Prilly beranjak dari duduknya lalu mengikuti dosen itu ke ruang kantor.

"Duduk Pril," perintah dosen itu setelah sampai di depan mejanya.

Prilly duduk berhadapan dengan dosen yang sudah mempercayainya untuk menjadi asisten dosen selama ini yaitu Ibu Dani Asmara.

"Ada apa ya, Bu Dhani mengundang saya ke sini?" tanya Prilly dengan debaran jantung yang cepat.

"Prilly, ini Ibu dapat 4 surat dari perusahaan pelayaran yang siap untuk mengontrak kamu bekerja di sana. Ibu berharap kamu dapat memilih salah satu diantara 4 surat ini." Bu Dani menyerahkan 4 amplop putih berkop sesuai dengan nama dan alamat perusahaannya.

"Apa saya bisa Bu masuk di perusahaan sehebat ini? Keempat perusahaan ini setahu saya memiliki nama besar dalam pelayaran." Prilly tak percaya, jika saat ini dia memegang surat dari keempat perusahaan yang sudah terkenal di dalam dunia pelayaran.
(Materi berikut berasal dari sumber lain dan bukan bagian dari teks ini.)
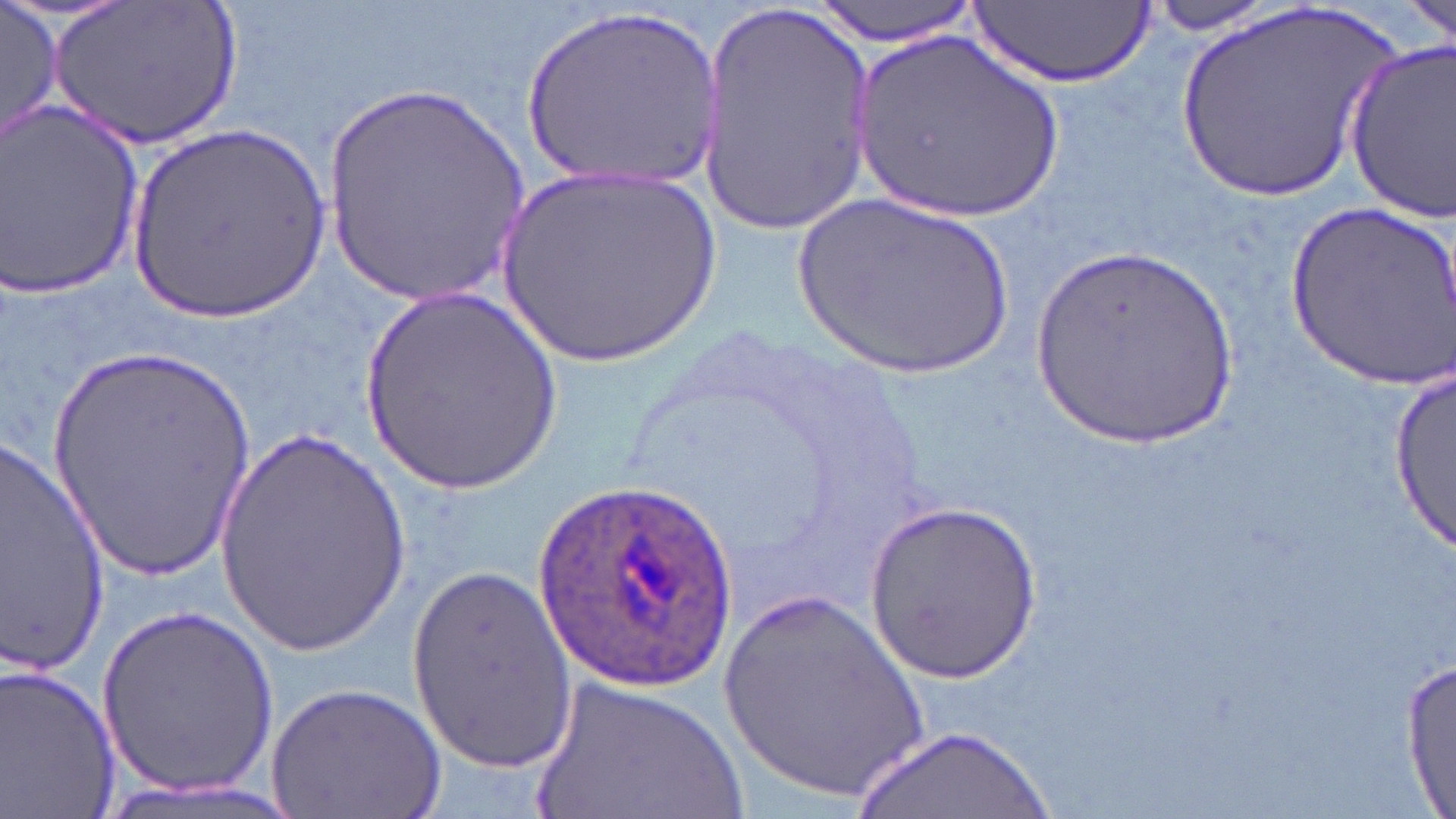
Summary:
  - Coordinate format: approximate bounding boxes as [x1, y1, x2, y2] in pixels
  - Plasmodium ovale-infected red blood cell locations: [535, 480, 740, 692]
  - Uninfected red blood cell locations: [2, 0, 62, 146], [47, 0, 241, 153], [808, 0, 984, 44], [1144, 0, 1298, 33], [1405, 0, 1454, 47], [971, 2, 1152, 87], [696, 4, 880, 232], [1171, 4, 1406, 210], [515, 5, 725, 196], [852, 30, 1068, 225], [1344, 38, 1456, 225], [319, 87, 530, 306], [1, 102, 148, 304], [126, 119, 335, 321], [487, 165, 728, 366], [786, 190, 1021, 385], [1287, 198, 1456, 388], [1028, 245, 1248, 454], [359, 284, 561, 498], [45, 342, 260, 586], [1391, 355, 1453, 562], [210, 422, 415, 657], [1, 430, 108, 677], [865, 499, 1041, 679], [406, 566, 576, 774], [715, 583, 933, 804], [100, 601, 278, 797], [1402, 660, 1455, 814], [0, 661, 123, 819], [527, 675, 753, 819], [264, 681, 447, 819], [857, 726, 1053, 819]
  - Slide-level diagnosis: Plasmodium ovale
  - Preparation: thin blood film
  - Magnification: 1000x
  - Field of view: single
  - Modality: optical microscopy
  - Stain: May-Grünwald-Giemsa
  - Image size: 1456×819 pixels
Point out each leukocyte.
"Awalnya Ibu kaget waktu menerima empat amplop itu dari ruang tata usaha kemarin. Tapi Ibu bangga, jika kamu bisa menerima salah satu dari itu. Berarti Ibu ada penerusnya." Ibu Dani tersenyum manis kepada Prilly dan menggenggam erat tangan Prilly seakan dia menyalurkan kepercayaan dan kekuatannya.

Selama ini Ibu Dani di kenal sebagai dosen yang kejam dan galak. Padahal jika bisa mengikuti aturannya dan bisa menelateni keinginannya, itu menguntungkan bagi muridnya. Dia seperti itu karena ingin membentuk mental dan kedisiplinan para tarunanya.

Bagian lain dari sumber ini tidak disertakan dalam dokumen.